▸ TEXT PROVIDED:
Give tech investors credit for one thing: They don't give up. Though tech sector executives continue to say they see little sign that demand will pick up before the second half of next year, tech investors have staged themselves quite a party since early October. The combination of improving macroeconomic numbers and surprisingly strong earnings reports from the likes of IBM Corp. (IBM ) and Hewlett-Packard Corp. (HPQ ) was enough to push the NASDAQ index to a six-month high of 1,481.90 by Nov. 25. Although profit-taking brought the index down slightly the next day, it was still up 30% from its six-year low on Oct. 9. For the same period, the Standard & Poor's 500-stock index gained just 17.6%.
Moreover, the rally has lifted the tech sector across the board. Even a sad sack like Net software company Commerce One Inc. (CMRC ), where quarterly revenues have dropped 86% over the past two years, saw its stock jump 80%, to $5.40, in the past month. "Investors are still obsessed with tech," says Donald Luskin, chief investment officer for Trend Macrolytics, a Menlo Park (Calif.) research and investment firm. "They can't let go of it."

▸ EXTRACTED MATERIAL:
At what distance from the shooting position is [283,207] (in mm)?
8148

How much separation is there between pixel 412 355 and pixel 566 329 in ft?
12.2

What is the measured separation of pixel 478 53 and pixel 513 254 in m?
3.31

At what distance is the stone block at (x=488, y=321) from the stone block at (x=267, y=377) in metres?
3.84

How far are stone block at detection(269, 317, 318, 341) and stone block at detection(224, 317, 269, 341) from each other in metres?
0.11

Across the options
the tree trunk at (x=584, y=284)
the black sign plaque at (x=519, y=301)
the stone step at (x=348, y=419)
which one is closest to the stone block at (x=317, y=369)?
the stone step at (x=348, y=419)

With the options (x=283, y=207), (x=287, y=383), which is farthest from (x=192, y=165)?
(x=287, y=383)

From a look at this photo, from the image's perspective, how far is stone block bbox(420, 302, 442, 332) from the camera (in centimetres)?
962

▸ WHAT YOU ARE ASKED TO DO: Return the full tech stock rally passage verbatim, every word and punctuation mark unchanged.

▸ THE COMPLETED TASK:
Give tech investors credit for one thing: They don't give up. Though tech sector executives continue to say they see little sign that demand will pick up before the second half of next year, tech investors have staged themselves quite a party since early October. The combination of improving macroeconomic numbers and surprisingly strong earnings reports from the likes of IBM Corp. (IBM ) and Hewlett-Packard Corp. (HPQ ) was enough to push the NASDAQ index to a six-month high of 1,481.90 by Nov. 25. Although profit-taking brought the index down slightly the next day, it was still up 30% from its six-year low on Oct. 9. For the same period, the Standard & Poor's 500-stock index gained just 17.6%.
Moreover, the rally has lifted the tech sector across the board. Even a sad sack like Net software company Commerce One Inc. (CMRC ), where quarterly revenues have dropped 86% over the past two years, saw its stock jump 80%, to $5.40, in the past month. "Investors are still obsessed with tech," says Donald Luskin, chief investment officer for Trend Macrolytics, a Menlo Park (Calif.) research and investment firm. "They can't let go of it."